2. Design experiments
- Develop solutions or prototype systems. The final effect of the idea may be twice times the prototype system, but not 10 times times as much.
- Consider the external dependencies, operations, and importance of the system.
3. Conduct the test
4. Let the data speak
When we do A/B testing, we record metrics for multiple dimensions, but the most trusted is the length of the video playback and the user's dwell time. Each test usually covers up to thousands of users, and in order to verify every aspect of the idea, the test is divided into 2 to 20 parts. We typically conduct multiple A/b tests in parallel, which allows us to experiment with some radical ideas and to validate multiple ideas at the same time, and most importantly, we can drive our work through data.
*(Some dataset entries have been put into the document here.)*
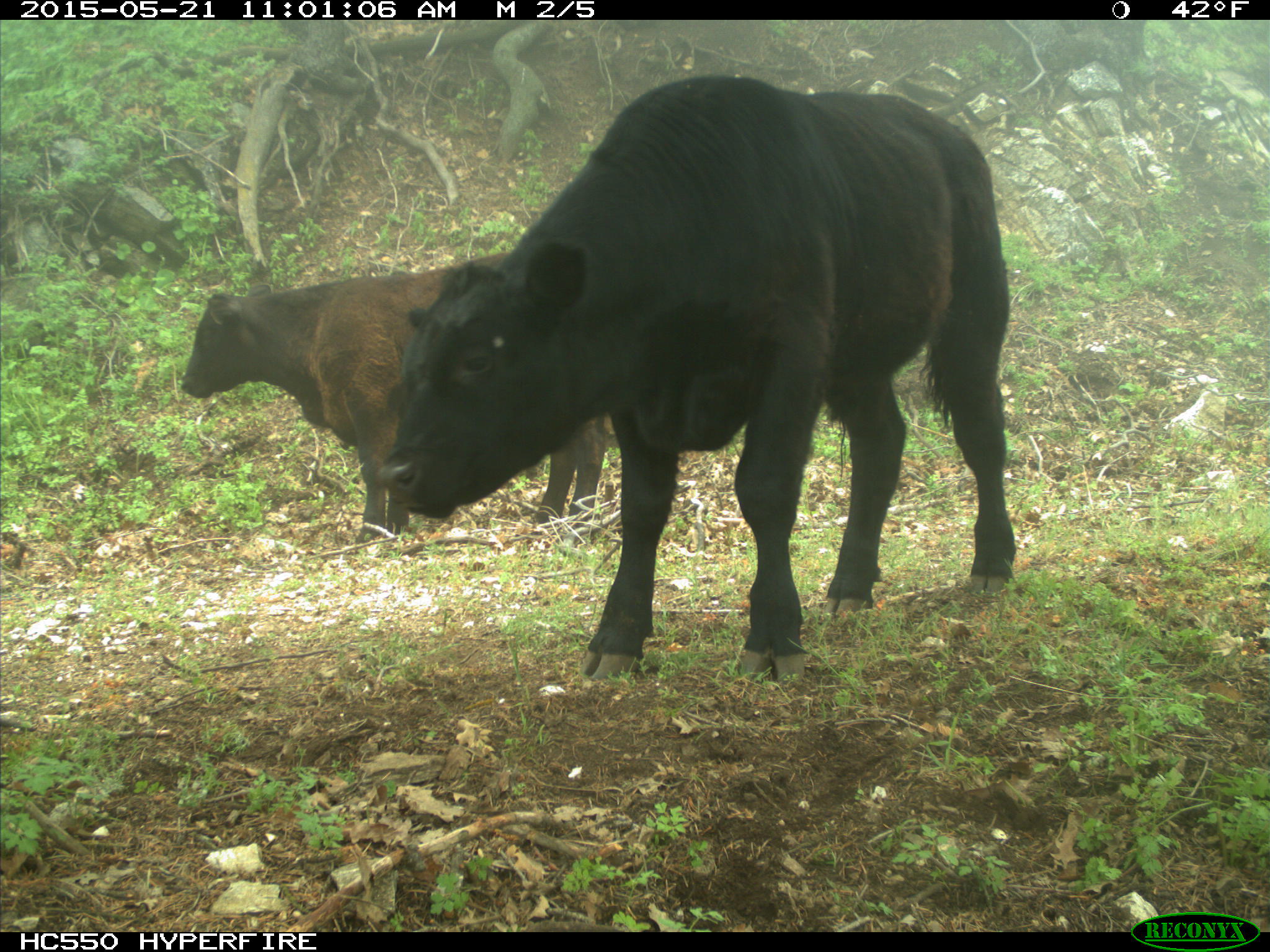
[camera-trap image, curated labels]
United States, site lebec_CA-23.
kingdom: Animalia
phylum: Chordata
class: Mammalia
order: Artiodactyla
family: Bovidae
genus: Bos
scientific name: Bos taurus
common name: domestic cow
Bos taurus (domestic cow).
For a detailed introduction to our A/B testing, please refer to our Technical blog and our chief product officer, Neil Hunt, for your reply on Quora.
We have to face an interesting challenge of how to incorporate our machine learning algorithms into Netflix's data-driven A/B testing culture. Our response is to do both offline testing and online testing. Offline testing is an online test before we optimize and validate our algorithms. To measure the offline performance of the algorithm, we have adopted a number of indicators in the field of machine learning: sequencing indicators such as NDCG (normalized discounted cumulative gain), mean reciprocal rank, fraction of Concordant pairs, there are also classification indicators, such as accuracy, precision, recall, f-score, we also use the famous prize in Netflix Rmse and other less commonly used indicators, such as dispersion (diversity). We track comparisons between these offline and online effects and find that their trends are not exactly the same, so the offline indicator can only be used as a reference for the final decision.
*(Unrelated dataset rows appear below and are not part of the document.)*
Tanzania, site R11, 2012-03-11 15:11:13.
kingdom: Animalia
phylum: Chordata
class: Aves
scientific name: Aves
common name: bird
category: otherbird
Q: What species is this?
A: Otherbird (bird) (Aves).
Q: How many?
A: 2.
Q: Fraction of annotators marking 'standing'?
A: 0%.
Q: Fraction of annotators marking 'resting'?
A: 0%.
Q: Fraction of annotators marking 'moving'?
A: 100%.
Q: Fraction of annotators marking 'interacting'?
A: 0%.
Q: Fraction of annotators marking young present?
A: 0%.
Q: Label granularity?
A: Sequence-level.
Once the offline test validates a hypothesis, we are ready to design and publish A/b test, which is further validated by the user's feedback. If this step is passed, we will add it to our main system and provide services to all users. Explains the entire innovation cycle in detail.
This innovation cycle has a strong example of what we call the "marathon of the first 10 rows of results" (TOP10 Marathon). This is a 10-week, highly focused, high-intensity work designed to quickly examine dozens of algorithms to improve the top 10 recommendations of the system. Different teams and individuals are invited together to contribute ideas and implement them programmatically. Each week, 6 different algorithms are driven to online A/B testing and are continuously evaluated for offline and online technical indicators. The algorithms that ultimately perform well become part of our recommendation system.
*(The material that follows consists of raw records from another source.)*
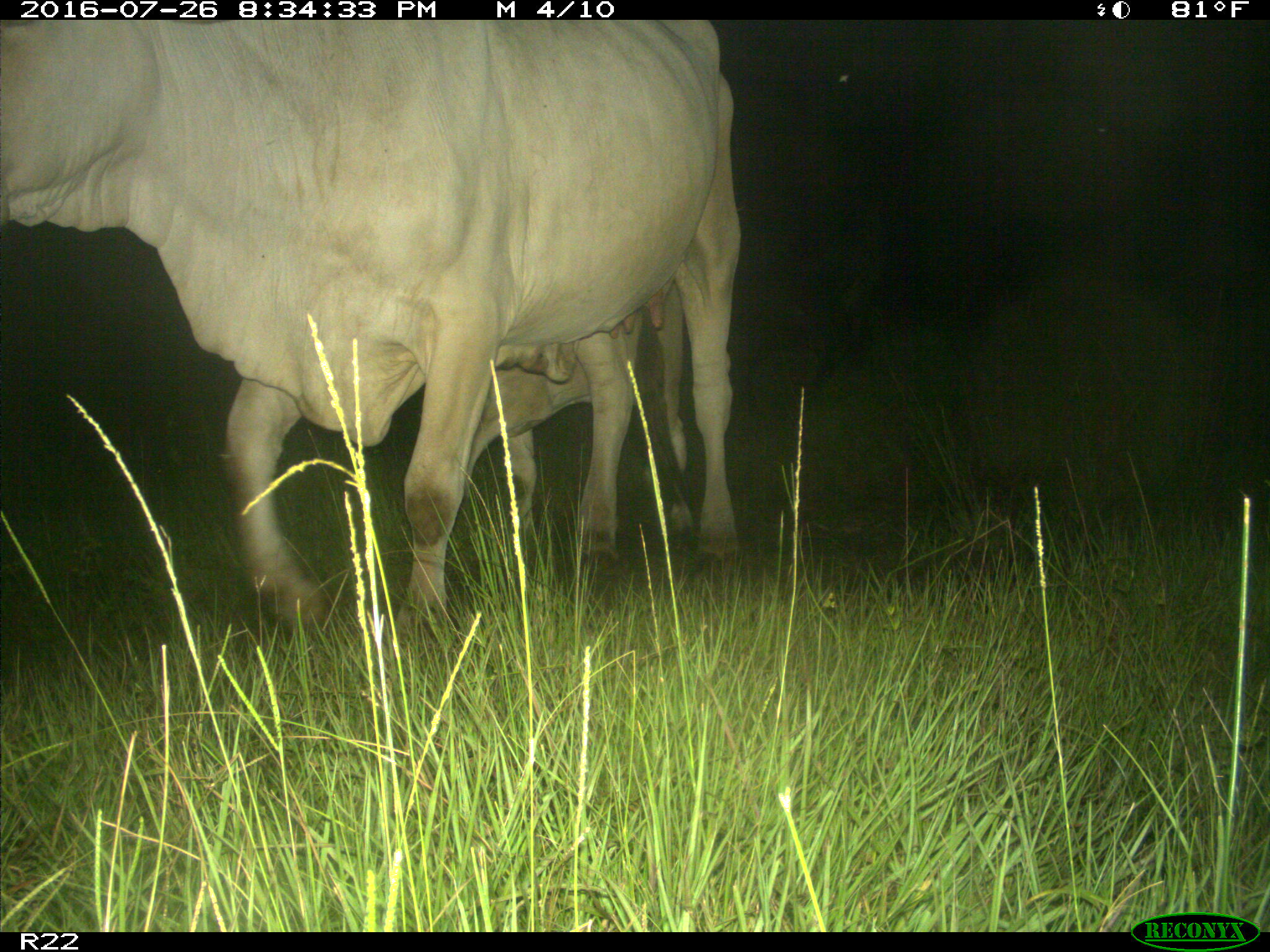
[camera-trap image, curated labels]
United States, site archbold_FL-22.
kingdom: Animalia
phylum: Chordata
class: Mammalia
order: Artiodactyla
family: Bovidae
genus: Bos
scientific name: Bos taurus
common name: domestic cow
Bos taurus (domestic cow).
ConclusionWhile Netflix prize the recommendation System task as a scoring prediction issue, scoring is just one of the many sources of data that is recommended by the system, and scoring forecasts are only part of our solution. Over the past few years, we have redefined the recommendation system task to increase the probability of users choosing videos, watching videos, enjoying our services, and becoming repeat customers. More data can lead to better results, but in order to achieve this goal, we must constantly optimize our approach, conduct reasonable evaluations, and quickly iterate. In order to build a leading personalized platform, only by our research is not enough, the system is still a large increase in space. At Netflix, we're passionate about picking, watching movies and episodes, and we're turning this passion into a powerful intuition for improving our systems: A thorough analysis of data, better features, more reasonable models and benchmarks, and the inadequacy of existing systems. We use data mining and other experimental methods to validate our intuition and to prioritize it, which is like any scientific discovery, and luck is important, but as the saying goes: Opportunity favors those who are prepared. Finally, we need to let our users evaluate our recommendation system, after all, our goal is to enhance the user experience on Netflix.